Donnerstag, 21. November 2013

Paulette (2012)




PAULETTE
Frankreich 2012
Dt. Erstaufführung: 18.07.2013
Regie: Jérôme Enrico

Paulette (Bernadette Lafont) hat jahrzehntelang mit ihrem Mann ein erfolgreiches Restaurant geführt. Doch als dieser dem Alkohol verfiel und vor zehn Jahren verstarb, läuft es in Paulettes Leben nicht mehr so rund. Ihre schmale Rente reicht hinten und vorne nicht, ihr Viertel zerfällt zusehends und in ihrem Restaurant befindet sich nun ein asiatisches Etablissement – eine zusätzliche Schmach für die leidenschaftlich gegen alles „Fremde“ wetternde Rassistin, was ihren eigenen Enkel (Ismael Dramé), Sohn ihrer Tochter und des schwarzen Polizisten Ousmane (Jean-Baptiste Anoumon) miteinschließt. Als ein Großteil ihrer Möbel gepfändet werden, fasst Paulette einen Plan: um wieder an Geld zu kommen will sie sich als Drogenverkäuferin für den Großdealer in ihrem Viertel, Vito (Paco Boublard), verdingen, nachdem sie erfahren hat, wie viel Geld damit zu machen ist. Denn wer verdächtigt schon ein altes Mütterchen?!

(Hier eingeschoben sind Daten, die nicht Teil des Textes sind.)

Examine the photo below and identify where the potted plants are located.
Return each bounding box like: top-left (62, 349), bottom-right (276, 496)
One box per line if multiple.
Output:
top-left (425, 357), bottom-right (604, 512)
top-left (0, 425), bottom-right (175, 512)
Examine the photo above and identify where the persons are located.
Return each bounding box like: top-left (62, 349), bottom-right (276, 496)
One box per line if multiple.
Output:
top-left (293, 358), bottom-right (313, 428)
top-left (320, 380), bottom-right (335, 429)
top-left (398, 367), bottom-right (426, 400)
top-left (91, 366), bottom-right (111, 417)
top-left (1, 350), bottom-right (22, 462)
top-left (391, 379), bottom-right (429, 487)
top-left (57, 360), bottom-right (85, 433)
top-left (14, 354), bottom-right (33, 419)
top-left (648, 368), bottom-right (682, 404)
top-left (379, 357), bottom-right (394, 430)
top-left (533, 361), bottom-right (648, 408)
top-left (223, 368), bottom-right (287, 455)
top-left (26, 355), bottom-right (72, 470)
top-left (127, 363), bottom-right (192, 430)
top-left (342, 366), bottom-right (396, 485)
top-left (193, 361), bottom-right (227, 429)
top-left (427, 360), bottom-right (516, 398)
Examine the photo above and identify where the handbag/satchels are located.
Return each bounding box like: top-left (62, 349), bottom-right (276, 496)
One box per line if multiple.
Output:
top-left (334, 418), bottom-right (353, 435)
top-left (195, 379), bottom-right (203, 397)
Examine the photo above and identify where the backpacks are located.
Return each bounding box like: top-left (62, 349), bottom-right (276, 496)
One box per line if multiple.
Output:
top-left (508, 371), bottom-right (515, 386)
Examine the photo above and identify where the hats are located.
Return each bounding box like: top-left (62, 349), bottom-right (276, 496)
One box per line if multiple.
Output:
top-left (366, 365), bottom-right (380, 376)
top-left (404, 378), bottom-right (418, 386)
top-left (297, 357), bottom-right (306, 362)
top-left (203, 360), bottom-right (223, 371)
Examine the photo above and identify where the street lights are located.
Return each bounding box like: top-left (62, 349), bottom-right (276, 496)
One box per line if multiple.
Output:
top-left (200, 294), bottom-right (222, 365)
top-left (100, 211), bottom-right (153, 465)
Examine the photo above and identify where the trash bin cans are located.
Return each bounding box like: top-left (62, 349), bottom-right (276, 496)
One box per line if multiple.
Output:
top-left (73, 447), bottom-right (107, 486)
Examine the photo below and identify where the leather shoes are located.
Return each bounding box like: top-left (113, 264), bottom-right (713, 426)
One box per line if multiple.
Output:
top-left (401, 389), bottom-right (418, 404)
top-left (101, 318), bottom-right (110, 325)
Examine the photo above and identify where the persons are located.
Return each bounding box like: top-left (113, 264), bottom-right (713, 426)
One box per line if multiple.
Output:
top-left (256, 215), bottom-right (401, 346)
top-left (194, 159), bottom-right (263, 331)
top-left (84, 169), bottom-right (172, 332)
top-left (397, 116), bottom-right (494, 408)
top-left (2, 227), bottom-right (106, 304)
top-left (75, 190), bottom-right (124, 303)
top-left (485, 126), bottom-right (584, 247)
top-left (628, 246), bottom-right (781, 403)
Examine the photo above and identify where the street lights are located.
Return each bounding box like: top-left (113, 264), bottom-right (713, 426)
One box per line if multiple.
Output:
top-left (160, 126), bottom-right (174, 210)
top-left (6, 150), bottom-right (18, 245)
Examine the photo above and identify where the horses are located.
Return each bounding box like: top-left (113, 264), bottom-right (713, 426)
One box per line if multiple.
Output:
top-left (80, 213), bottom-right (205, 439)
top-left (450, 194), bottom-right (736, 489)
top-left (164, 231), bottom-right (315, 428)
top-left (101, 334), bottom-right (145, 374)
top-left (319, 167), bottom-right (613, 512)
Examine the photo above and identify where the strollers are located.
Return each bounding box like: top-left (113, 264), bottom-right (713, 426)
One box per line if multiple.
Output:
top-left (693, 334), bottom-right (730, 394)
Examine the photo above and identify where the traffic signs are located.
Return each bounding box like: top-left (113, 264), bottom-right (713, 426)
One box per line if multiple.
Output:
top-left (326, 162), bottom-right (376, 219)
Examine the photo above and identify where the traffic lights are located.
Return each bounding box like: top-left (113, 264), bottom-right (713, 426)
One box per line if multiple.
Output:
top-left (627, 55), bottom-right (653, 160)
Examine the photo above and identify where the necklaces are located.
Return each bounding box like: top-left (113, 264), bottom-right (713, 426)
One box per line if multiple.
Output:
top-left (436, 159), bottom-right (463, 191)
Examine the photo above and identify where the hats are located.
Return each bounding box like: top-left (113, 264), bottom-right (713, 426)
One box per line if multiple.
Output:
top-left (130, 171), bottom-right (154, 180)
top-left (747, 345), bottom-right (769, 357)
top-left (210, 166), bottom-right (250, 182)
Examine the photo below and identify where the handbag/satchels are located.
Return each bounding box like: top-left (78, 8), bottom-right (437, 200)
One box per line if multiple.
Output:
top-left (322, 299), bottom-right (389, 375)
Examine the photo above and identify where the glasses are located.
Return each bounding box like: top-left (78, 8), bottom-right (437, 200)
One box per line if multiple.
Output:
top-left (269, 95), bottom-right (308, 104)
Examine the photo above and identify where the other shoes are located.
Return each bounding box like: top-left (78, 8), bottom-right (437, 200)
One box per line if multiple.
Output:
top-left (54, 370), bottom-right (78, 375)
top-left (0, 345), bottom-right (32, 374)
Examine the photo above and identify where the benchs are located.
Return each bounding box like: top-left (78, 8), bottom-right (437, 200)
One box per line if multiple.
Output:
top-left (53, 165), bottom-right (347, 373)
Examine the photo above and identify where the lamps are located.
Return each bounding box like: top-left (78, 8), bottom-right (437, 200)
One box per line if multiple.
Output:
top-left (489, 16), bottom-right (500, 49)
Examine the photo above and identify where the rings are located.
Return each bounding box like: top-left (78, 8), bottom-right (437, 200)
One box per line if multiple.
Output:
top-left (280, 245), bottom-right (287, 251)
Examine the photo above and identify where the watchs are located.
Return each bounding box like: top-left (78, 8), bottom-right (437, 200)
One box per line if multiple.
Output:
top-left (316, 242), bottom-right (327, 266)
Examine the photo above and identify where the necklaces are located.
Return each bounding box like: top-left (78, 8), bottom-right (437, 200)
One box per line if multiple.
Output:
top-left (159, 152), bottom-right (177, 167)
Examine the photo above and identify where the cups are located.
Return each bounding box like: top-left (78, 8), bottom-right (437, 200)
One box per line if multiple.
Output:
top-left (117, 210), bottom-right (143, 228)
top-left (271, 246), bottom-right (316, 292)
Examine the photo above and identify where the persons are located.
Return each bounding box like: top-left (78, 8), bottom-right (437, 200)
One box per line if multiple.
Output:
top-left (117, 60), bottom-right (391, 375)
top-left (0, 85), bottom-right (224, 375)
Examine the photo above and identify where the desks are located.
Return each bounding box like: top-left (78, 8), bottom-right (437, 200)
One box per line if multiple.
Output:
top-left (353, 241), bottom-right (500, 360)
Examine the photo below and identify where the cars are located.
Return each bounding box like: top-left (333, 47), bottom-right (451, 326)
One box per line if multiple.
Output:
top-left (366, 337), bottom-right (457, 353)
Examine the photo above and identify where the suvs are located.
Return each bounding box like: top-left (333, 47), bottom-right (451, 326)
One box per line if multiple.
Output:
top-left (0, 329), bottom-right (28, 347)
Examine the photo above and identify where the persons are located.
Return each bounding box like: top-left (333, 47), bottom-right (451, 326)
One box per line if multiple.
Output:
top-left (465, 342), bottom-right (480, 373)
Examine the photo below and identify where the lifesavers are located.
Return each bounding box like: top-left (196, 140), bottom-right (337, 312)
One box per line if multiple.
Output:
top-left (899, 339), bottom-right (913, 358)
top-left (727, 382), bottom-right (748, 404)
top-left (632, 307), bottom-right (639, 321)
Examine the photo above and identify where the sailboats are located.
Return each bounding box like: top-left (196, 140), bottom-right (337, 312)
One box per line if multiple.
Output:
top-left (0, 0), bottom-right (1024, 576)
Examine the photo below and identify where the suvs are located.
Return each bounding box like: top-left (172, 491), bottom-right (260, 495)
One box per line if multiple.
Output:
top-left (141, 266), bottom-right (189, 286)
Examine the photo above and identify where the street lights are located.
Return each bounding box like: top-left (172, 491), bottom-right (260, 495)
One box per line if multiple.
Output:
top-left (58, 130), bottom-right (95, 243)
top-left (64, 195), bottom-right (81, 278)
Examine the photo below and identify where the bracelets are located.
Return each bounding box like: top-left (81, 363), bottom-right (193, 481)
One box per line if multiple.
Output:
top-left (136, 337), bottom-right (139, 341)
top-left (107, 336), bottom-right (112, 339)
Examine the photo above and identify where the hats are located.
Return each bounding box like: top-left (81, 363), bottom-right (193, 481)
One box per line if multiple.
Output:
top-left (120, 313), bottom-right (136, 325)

Wer von Paulette eine ausgeklügelte Dramaturgie erwartet, der wird enttäuscht. Der Plot bewegt sich vorhersehbar und an dieser Front reichlich überraschungsarm dahin. Doch das tut dem Spaß, den der Film macht, keinen Abbruch. Paulette mag viel Formelhaftes an sich haben, aber die gut aufgelegten Darsteller und der Schwung der Inszenierung, die um die wenig aufregenden Kniffe der Handlung weiß und sie nicht umständlich zu kaschieren versucht, machen den Film letztlich sehenswert. Paulette erfindet das Rad bei weitem nicht neu, weiß aber souverän damit umzugehen.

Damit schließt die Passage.